Practitioners building LLM-based ASR systems should prefer clean, simple architectures over heavily engineered task-specific designs — complexity does not reliably yield better performance and obscures what actually matters
When integrating speech encoders with LLMs, the connector/adapter design and prompting strategy may matter less than generally assumed; investing effort in data quality and alignment training is likely more impactful
Benchmarking rigor is critical in multimodal LLM research: always ablate individual components and justify design decisions empirically to avoid false attribution of performance gains to irrelevant choices

Abstract

In this paper, we focus on prompting one of the most important tasks in the field of speech processing, i.e., automatic speech recognition (ASR), with speech foundation encoders and large language models (LLM). Despite the growing body of research in this area, we find that many crucial design decisions in LLM-based ASR systems are often inadequately justified.
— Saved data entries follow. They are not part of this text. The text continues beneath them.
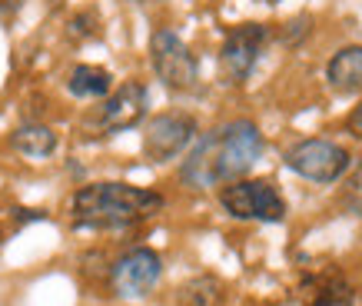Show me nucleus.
Here are the masks:
<instances>
[{"label": "nucleus", "instance_id": "obj_15", "mask_svg": "<svg viewBox=\"0 0 362 306\" xmlns=\"http://www.w3.org/2000/svg\"><path fill=\"white\" fill-rule=\"evenodd\" d=\"M346 207L352 213H362V160L356 166V174L349 176V183H346Z\"/></svg>", "mask_w": 362, "mask_h": 306}, {"label": "nucleus", "instance_id": "obj_14", "mask_svg": "<svg viewBox=\"0 0 362 306\" xmlns=\"http://www.w3.org/2000/svg\"><path fill=\"white\" fill-rule=\"evenodd\" d=\"M352 286L342 283V280H329V283L319 286V293L313 296L309 306H352Z\"/></svg>", "mask_w": 362, "mask_h": 306}, {"label": "nucleus", "instance_id": "obj_13", "mask_svg": "<svg viewBox=\"0 0 362 306\" xmlns=\"http://www.w3.org/2000/svg\"><path fill=\"white\" fill-rule=\"evenodd\" d=\"M110 84L113 76L103 70V67H93V64H80L74 67V74H70V94L80 100H97V97H107L110 94Z\"/></svg>", "mask_w": 362, "mask_h": 306}, {"label": "nucleus", "instance_id": "obj_6", "mask_svg": "<svg viewBox=\"0 0 362 306\" xmlns=\"http://www.w3.org/2000/svg\"><path fill=\"white\" fill-rule=\"evenodd\" d=\"M266 40H269V30L263 23H240L226 33L223 40V50H220V74H223V84L230 87H243L250 80L252 67L263 54Z\"/></svg>", "mask_w": 362, "mask_h": 306}, {"label": "nucleus", "instance_id": "obj_5", "mask_svg": "<svg viewBox=\"0 0 362 306\" xmlns=\"http://www.w3.org/2000/svg\"><path fill=\"white\" fill-rule=\"evenodd\" d=\"M286 166L303 180L313 183H336L346 170H349V153L346 147L332 140H299L286 153Z\"/></svg>", "mask_w": 362, "mask_h": 306}, {"label": "nucleus", "instance_id": "obj_8", "mask_svg": "<svg viewBox=\"0 0 362 306\" xmlns=\"http://www.w3.org/2000/svg\"><path fill=\"white\" fill-rule=\"evenodd\" d=\"M197 137V120L189 113H160L146 123L143 133V153L153 164H166L189 147V140Z\"/></svg>", "mask_w": 362, "mask_h": 306}, {"label": "nucleus", "instance_id": "obj_9", "mask_svg": "<svg viewBox=\"0 0 362 306\" xmlns=\"http://www.w3.org/2000/svg\"><path fill=\"white\" fill-rule=\"evenodd\" d=\"M160 273H163V263L156 256L153 250L146 246H136V250L123 253L120 260L113 263V273H110V283H113V293L117 296H146L160 283Z\"/></svg>", "mask_w": 362, "mask_h": 306}, {"label": "nucleus", "instance_id": "obj_11", "mask_svg": "<svg viewBox=\"0 0 362 306\" xmlns=\"http://www.w3.org/2000/svg\"><path fill=\"white\" fill-rule=\"evenodd\" d=\"M11 143H13V150L23 153V157L44 160V157H50L57 150V133L50 127H44V123H27L21 130H13Z\"/></svg>", "mask_w": 362, "mask_h": 306}, {"label": "nucleus", "instance_id": "obj_7", "mask_svg": "<svg viewBox=\"0 0 362 306\" xmlns=\"http://www.w3.org/2000/svg\"><path fill=\"white\" fill-rule=\"evenodd\" d=\"M146 103H150V94L140 80H127L120 90H113L110 97L103 100L93 113L87 117V123L97 133H120L130 130L146 117Z\"/></svg>", "mask_w": 362, "mask_h": 306}, {"label": "nucleus", "instance_id": "obj_10", "mask_svg": "<svg viewBox=\"0 0 362 306\" xmlns=\"http://www.w3.org/2000/svg\"><path fill=\"white\" fill-rule=\"evenodd\" d=\"M326 84L332 94H362V47H342L326 67Z\"/></svg>", "mask_w": 362, "mask_h": 306}, {"label": "nucleus", "instance_id": "obj_17", "mask_svg": "<svg viewBox=\"0 0 362 306\" xmlns=\"http://www.w3.org/2000/svg\"><path fill=\"white\" fill-rule=\"evenodd\" d=\"M21 4H23V0H0V13H13Z\"/></svg>", "mask_w": 362, "mask_h": 306}, {"label": "nucleus", "instance_id": "obj_12", "mask_svg": "<svg viewBox=\"0 0 362 306\" xmlns=\"http://www.w3.org/2000/svg\"><path fill=\"white\" fill-rule=\"evenodd\" d=\"M176 306H226V286L216 276H193L180 286Z\"/></svg>", "mask_w": 362, "mask_h": 306}, {"label": "nucleus", "instance_id": "obj_3", "mask_svg": "<svg viewBox=\"0 0 362 306\" xmlns=\"http://www.w3.org/2000/svg\"><path fill=\"white\" fill-rule=\"evenodd\" d=\"M223 210L236 220H259V223H279L286 220V200L279 197L269 180H233L220 190Z\"/></svg>", "mask_w": 362, "mask_h": 306}, {"label": "nucleus", "instance_id": "obj_2", "mask_svg": "<svg viewBox=\"0 0 362 306\" xmlns=\"http://www.w3.org/2000/svg\"><path fill=\"white\" fill-rule=\"evenodd\" d=\"M163 197L133 183H90L80 186L70 200V213L77 227L90 230H123L156 217Z\"/></svg>", "mask_w": 362, "mask_h": 306}, {"label": "nucleus", "instance_id": "obj_1", "mask_svg": "<svg viewBox=\"0 0 362 306\" xmlns=\"http://www.w3.org/2000/svg\"><path fill=\"white\" fill-rule=\"evenodd\" d=\"M263 157V133L250 120H233L220 130L206 133L183 160V183L193 190L223 186L250 174L252 164Z\"/></svg>", "mask_w": 362, "mask_h": 306}, {"label": "nucleus", "instance_id": "obj_4", "mask_svg": "<svg viewBox=\"0 0 362 306\" xmlns=\"http://www.w3.org/2000/svg\"><path fill=\"white\" fill-rule=\"evenodd\" d=\"M150 60H153V70L163 80V87L176 90V94L197 87L199 64H197V57H193V50L180 40V33L156 30L150 37Z\"/></svg>", "mask_w": 362, "mask_h": 306}, {"label": "nucleus", "instance_id": "obj_16", "mask_svg": "<svg viewBox=\"0 0 362 306\" xmlns=\"http://www.w3.org/2000/svg\"><path fill=\"white\" fill-rule=\"evenodd\" d=\"M346 133H349V137H356V140H362V103L352 110L349 117H346Z\"/></svg>", "mask_w": 362, "mask_h": 306}, {"label": "nucleus", "instance_id": "obj_18", "mask_svg": "<svg viewBox=\"0 0 362 306\" xmlns=\"http://www.w3.org/2000/svg\"><path fill=\"white\" fill-rule=\"evenodd\" d=\"M266 4H276V0H266Z\"/></svg>", "mask_w": 362, "mask_h": 306}]
</instances>
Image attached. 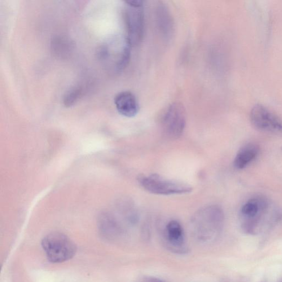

This lack of clarity impedes the field's progress, making it challenging to pinpoint which design choices truly improve model performance. To address these challenges, we conduct a comprehensive series of experiments that explore various aspects, leading to the optimal LLM-based ASR system. We found that delicate designs are not necessary, while a clean setup with little task-specific design is competent. The models achieve strong performance on the Librispeech and Gigaspeech datasets, compared to both LLM-based models and non-LLM-based models. Finally, we explore the capability emergence of LLM-based ASR in the process of modal alignment. We hope that our study can facilitate the research on extending LLM with cross-modality capacity and shed light on the LLM-based ASR community.